Number of differences to the reference genome at 51-bp windows centered at each SNP in the HLA-A, -B, and -DQB1 genes. Windows around each SNP were defined from the set of 1860 alleles present in the 930 samples from the PAG2014 dataset. Next, the set of windows was divided in three groups: those centered on SNPs with overestimated, well estimated and underestimated reference allele frequencies (red, yellow and blue boxplots, respectively). Then, each group was divided in two: windows in which the central site contains the reference allele (REF, dark boxplots) and windows centered on an alternative allele (ALT, light colored boxplots). Upper and lower hinges correspond to the 25th and 75th percentiles, horizontal lines represent the median, whiskers are 1.5 times the interquartile range, and outliers are represented by dots. HLA, human leukocyte antigen; SNP, single-nucleotide polymorphism.

Figure 7

Heterozygosity of SNPs at HLA genes estimated from the PAG2014 dataset. Orange bars show distribution of heterozygosity at sites with a high error rate in frequency estimation ($\left|FE\right|>0.1$ in two or more populations).
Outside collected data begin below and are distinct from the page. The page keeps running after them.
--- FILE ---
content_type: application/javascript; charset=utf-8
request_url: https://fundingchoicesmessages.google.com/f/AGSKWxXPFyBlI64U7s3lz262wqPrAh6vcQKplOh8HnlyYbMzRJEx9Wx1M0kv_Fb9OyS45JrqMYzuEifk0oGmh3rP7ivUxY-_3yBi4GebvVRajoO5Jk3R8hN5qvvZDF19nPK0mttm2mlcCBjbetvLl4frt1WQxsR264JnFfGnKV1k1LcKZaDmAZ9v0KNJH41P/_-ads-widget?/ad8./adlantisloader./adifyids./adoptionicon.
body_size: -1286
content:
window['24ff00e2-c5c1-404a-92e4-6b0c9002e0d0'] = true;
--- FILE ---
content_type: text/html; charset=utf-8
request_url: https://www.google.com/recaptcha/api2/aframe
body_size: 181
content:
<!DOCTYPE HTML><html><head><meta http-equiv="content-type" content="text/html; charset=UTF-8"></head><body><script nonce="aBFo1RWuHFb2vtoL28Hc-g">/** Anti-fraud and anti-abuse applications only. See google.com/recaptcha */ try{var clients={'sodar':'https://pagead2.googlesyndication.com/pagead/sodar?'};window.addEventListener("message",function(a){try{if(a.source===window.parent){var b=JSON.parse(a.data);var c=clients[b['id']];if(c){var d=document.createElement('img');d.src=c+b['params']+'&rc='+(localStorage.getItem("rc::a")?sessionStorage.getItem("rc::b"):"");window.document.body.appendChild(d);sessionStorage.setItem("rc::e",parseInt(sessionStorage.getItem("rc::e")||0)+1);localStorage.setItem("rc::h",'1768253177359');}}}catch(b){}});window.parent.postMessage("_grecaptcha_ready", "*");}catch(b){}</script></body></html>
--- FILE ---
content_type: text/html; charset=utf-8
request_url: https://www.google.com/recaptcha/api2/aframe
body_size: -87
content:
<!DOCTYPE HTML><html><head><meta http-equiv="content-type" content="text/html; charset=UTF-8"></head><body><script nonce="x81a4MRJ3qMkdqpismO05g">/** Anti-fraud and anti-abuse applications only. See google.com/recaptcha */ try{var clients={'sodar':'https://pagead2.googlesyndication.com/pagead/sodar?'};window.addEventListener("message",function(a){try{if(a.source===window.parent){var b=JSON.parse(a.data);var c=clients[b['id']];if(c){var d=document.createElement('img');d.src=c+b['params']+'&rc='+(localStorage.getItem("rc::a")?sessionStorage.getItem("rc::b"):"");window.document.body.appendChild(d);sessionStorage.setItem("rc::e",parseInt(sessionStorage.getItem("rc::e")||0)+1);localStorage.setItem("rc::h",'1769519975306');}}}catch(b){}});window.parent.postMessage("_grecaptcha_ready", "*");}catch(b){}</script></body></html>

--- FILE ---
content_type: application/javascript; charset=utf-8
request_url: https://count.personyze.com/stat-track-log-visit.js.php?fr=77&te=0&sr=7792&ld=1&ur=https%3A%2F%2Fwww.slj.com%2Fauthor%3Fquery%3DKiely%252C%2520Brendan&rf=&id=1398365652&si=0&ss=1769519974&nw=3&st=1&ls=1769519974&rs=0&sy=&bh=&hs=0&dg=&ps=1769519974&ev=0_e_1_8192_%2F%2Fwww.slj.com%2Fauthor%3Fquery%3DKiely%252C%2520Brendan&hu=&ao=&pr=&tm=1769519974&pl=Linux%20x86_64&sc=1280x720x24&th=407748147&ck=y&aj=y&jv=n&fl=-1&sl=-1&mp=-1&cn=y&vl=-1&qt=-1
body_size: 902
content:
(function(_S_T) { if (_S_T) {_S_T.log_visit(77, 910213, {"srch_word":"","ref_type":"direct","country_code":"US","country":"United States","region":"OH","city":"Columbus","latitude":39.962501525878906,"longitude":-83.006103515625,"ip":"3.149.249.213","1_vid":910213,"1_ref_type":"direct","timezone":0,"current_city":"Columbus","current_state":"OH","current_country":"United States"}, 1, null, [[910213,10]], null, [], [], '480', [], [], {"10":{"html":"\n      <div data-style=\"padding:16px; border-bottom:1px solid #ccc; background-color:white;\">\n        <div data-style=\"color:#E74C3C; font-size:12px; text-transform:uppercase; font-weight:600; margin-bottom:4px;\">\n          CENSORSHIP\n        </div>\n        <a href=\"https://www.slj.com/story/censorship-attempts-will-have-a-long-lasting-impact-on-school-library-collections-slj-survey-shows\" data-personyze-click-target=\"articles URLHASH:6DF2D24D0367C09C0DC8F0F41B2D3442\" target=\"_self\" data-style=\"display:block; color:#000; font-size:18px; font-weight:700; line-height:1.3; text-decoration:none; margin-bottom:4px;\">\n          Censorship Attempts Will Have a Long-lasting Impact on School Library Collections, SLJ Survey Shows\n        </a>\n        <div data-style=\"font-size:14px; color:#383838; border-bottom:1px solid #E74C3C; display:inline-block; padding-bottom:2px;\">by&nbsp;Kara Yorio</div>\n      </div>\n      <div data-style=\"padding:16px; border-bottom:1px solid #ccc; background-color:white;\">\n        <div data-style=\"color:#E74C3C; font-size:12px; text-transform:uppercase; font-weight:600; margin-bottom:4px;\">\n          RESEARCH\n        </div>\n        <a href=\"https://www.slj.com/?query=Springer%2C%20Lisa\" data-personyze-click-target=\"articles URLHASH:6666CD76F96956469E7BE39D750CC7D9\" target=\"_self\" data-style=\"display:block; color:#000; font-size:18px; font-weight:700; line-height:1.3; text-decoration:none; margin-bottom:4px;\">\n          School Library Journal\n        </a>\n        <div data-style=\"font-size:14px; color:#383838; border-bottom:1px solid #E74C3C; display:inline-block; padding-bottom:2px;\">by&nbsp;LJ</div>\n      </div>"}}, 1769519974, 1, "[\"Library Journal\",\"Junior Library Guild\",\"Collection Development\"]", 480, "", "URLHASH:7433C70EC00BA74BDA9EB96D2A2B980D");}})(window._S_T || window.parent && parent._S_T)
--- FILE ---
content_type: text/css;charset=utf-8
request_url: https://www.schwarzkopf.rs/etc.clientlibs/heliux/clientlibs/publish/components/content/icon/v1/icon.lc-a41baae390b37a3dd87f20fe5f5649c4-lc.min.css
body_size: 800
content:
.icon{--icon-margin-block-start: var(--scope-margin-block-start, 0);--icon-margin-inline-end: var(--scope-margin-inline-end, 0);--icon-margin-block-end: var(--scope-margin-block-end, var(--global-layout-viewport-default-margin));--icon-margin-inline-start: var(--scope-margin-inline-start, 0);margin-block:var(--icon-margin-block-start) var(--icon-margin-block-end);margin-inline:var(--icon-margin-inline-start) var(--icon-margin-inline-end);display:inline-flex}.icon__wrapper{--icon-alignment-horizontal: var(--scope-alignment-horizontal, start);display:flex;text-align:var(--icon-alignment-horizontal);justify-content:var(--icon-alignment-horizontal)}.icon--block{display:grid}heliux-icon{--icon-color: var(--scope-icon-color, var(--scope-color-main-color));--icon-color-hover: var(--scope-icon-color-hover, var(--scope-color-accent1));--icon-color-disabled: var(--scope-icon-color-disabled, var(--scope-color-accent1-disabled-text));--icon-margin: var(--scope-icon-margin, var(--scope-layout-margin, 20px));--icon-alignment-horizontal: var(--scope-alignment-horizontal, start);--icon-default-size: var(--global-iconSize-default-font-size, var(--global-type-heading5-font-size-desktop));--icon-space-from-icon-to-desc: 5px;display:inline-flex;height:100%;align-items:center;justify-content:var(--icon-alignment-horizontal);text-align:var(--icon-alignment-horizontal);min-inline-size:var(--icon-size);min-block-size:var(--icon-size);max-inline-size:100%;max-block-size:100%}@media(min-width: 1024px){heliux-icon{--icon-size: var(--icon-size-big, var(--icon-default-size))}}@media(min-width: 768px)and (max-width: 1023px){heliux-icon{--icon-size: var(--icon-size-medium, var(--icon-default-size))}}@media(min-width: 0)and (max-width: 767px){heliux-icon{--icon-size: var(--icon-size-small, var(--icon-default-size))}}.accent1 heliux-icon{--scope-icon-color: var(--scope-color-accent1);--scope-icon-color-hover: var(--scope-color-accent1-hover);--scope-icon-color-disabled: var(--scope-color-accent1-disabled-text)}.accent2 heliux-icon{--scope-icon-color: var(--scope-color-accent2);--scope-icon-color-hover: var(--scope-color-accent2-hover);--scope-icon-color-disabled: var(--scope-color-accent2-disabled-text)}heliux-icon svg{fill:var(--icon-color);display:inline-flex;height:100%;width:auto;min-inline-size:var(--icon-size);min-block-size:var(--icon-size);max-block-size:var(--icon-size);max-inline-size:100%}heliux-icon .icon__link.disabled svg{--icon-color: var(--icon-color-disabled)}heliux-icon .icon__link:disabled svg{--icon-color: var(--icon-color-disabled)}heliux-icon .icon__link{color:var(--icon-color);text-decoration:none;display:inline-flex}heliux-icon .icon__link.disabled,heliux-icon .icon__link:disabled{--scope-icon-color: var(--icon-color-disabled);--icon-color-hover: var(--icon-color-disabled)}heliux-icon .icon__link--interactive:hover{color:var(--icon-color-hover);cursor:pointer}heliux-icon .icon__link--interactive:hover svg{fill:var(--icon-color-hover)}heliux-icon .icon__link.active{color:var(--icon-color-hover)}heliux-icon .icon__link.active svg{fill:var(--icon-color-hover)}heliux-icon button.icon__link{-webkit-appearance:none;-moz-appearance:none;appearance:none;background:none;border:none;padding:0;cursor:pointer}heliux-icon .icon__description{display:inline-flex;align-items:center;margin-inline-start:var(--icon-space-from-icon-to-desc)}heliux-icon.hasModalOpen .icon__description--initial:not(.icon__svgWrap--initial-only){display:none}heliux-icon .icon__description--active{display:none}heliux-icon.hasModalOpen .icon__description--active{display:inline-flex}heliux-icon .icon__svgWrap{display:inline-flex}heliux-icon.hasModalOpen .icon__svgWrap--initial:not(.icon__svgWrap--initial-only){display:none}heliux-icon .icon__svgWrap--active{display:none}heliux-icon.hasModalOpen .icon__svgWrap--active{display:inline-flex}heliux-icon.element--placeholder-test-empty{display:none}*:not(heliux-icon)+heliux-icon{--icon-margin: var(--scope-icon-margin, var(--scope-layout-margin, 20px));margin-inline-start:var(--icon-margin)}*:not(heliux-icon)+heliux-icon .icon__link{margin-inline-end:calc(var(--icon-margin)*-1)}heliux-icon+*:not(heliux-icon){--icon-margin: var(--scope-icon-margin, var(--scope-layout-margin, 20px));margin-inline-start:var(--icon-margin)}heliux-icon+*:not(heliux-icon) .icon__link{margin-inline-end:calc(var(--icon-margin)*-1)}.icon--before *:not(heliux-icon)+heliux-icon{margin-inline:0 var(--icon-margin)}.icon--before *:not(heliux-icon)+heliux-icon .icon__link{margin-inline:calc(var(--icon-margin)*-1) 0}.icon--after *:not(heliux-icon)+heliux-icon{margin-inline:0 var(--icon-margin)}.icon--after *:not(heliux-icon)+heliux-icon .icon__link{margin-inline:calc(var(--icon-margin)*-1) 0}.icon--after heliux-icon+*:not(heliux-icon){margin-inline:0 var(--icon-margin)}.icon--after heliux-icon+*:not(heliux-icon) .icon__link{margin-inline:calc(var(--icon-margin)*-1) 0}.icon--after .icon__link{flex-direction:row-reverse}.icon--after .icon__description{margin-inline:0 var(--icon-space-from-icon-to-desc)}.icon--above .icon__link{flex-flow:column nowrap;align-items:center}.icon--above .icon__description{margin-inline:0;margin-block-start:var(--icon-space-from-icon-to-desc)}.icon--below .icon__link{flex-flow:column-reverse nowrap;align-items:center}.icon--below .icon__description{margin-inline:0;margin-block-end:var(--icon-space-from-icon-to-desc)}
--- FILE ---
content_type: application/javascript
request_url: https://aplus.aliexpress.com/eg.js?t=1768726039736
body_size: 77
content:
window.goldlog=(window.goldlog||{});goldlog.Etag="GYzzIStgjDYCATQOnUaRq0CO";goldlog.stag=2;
Blue bars show the distribution of heterozygosity after exclusion of SNPs with high error rate. SNP, single-nucleotide polymorphism; HLA, human leukocyte antigen.

Figure 8

Relationship between SNP heterozygosity (H) and (A) absolute value of deviation ($\left|FE\right|$; Pearson’s correlation = 0.32; P = 1.938 × 10⁻⁷) or (B) magnitude and direction of deviation (FE; Pearson’s correlation = 0.59; P < 10⁻¹⁶). SNP, single-nucleotide polymorphism.